+++ The data

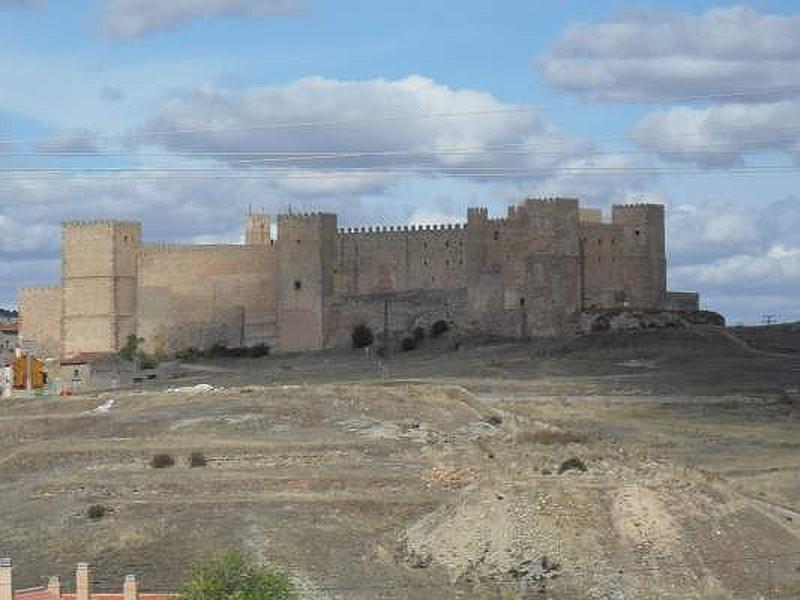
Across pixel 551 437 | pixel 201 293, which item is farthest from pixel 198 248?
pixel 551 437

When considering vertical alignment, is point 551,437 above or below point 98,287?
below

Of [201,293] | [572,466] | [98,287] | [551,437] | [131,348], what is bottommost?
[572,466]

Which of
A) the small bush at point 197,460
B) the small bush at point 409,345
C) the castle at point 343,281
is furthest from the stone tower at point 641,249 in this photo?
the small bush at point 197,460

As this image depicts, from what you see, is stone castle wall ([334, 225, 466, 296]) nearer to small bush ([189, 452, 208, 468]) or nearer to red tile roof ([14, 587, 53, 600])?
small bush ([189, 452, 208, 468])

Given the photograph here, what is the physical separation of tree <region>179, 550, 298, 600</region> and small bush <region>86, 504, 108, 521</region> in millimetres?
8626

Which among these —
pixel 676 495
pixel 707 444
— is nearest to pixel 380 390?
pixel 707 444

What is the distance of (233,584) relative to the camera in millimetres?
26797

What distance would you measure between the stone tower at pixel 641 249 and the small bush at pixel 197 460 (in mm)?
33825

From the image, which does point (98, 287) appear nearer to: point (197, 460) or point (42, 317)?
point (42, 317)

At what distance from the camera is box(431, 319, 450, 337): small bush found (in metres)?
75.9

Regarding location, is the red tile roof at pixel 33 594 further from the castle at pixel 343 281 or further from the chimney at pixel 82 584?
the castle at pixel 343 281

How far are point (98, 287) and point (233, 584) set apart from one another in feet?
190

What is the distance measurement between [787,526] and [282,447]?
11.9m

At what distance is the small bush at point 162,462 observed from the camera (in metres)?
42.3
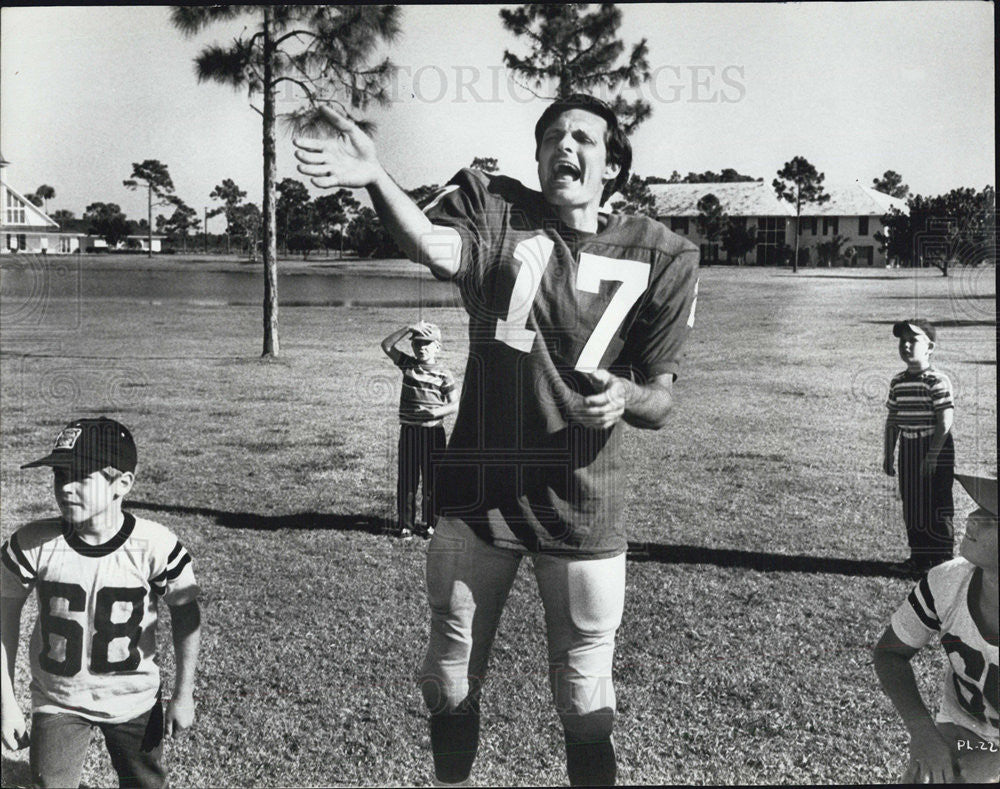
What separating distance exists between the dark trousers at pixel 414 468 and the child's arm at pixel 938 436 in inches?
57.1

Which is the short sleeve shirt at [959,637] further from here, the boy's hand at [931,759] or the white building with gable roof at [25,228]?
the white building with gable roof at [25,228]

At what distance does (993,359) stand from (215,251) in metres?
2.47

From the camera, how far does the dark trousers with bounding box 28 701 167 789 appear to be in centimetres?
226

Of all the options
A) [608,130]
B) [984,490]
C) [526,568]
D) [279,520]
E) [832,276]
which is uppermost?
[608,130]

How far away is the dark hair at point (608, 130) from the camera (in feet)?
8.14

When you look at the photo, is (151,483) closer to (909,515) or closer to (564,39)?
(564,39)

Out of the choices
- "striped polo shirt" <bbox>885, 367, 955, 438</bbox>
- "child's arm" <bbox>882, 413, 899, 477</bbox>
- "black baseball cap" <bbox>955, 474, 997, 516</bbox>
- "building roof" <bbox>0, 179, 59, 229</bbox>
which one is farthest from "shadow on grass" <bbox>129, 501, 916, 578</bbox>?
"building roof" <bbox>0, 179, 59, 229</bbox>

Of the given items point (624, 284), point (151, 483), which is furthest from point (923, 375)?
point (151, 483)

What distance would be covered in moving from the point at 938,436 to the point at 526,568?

++++++

■ **Aim of the task**: Format all of the entries above as a numbered list, dropping the blank lines between them. Leave the pictures out.

■ **Answer below**:
1. Across pixel 551 437 | pixel 201 293, which item is farthest from pixel 198 248?
2. pixel 551 437
3. When considering vertical alignment, is point 551,437 above or below point 98,287?
4. below
5. Of [201,293] | [572,466] | [98,287] | [551,437] | [131,348], what is bottommost?
6. [572,466]
7. Which of
8. A) the small bush at point 197,460
9. B) the small bush at point 409,345
10. C) the castle at point 343,281
11. is furthest from the stone tower at point 641,249 in this photo?
12. the small bush at point 197,460
13. As this image depicts, from what you see, is stone castle wall ([334, 225, 466, 296]) nearer to small bush ([189, 452, 208, 468]) or nearer to red tile roof ([14, 587, 53, 600])?
14. small bush ([189, 452, 208, 468])
15. Given the photograph here, what is the physical separation of tree <region>179, 550, 298, 600</region> and small bush <region>86, 504, 108, 521</region> in millimetres?
16. 8626
17. Which among these —
18. pixel 676 495
19. pixel 707 444
20. — is nearest to pixel 380 390?
21. pixel 707 444
22. What is the distance of (233,584) relative to the camera in millimetres?
23. 26797
24. What distance would you measure between the stone tower at pixel 641 249 and the small bush at pixel 197 460 (in mm)?
25. 33825
26. From the image, which does point (98, 287) appear nearer to: point (197, 460) or point (42, 317)?
27. point (42, 317)
28. At what distance from the camera is box(431, 319, 450, 337): small bush found (in metres)?
29. 75.9
30. Regarding location, is the red tile roof at pixel 33 594 further from the castle at pixel 343 281 or further from the chimney at pixel 82 584?
31. the castle at pixel 343 281
32. How far are point (98, 287) and point (233, 584) set apart from one another in feet?
33. 190
34. What is the distance measurement between [787,526] and [282,447]?
35. 11.9m
36. At what distance is the small bush at point 162,462 observed from the camera (in metres)?
37. 42.3
38. What separating distance exists between the dark trousers at pixel 414 468 and the child's arm at pixel 938 436 in inches?
39. 57.1
40. Which is the short sleeve shirt at [959,637] further from here, the boy's hand at [931,759] or the white building with gable roof at [25,228]?
41. the white building with gable roof at [25,228]
42. At what distance does (993,359) stand from (215,251) in metres?
43. 2.47
44. From the camera, how far does the dark trousers with bounding box 28 701 167 789 appear to be in centimetres?
45. 226
46. Of all the options
47. A) [608,130]
48. B) [984,490]
49. C) [526,568]
50. D) [279,520]
51. E) [832,276]
52. which is uppermost?
53. [608,130]
54. How far away is the dark hair at point (608, 130) from the camera (in feet)?
55. 8.14
56. When you look at the photo, is (151,483) closer to (909,515) or closer to (564,39)?
57. (564,39)
58. Out of the choices
59. - "striped polo shirt" <bbox>885, 367, 955, 438</bbox>
60. - "child's arm" <bbox>882, 413, 899, 477</bbox>
61. - "black baseball cap" <bbox>955, 474, 997, 516</bbox>
62. - "building roof" <bbox>0, 179, 59, 229</bbox>
63. which one is farthest from "shadow on grass" <bbox>129, 501, 916, 578</bbox>?
64. "building roof" <bbox>0, 179, 59, 229</bbox>
65. Of the given items point (624, 284), point (151, 483), which is furthest from point (923, 375)?
66. point (151, 483)
67. What distance would be covered in moving from the point at 938,436 to the point at 526,568?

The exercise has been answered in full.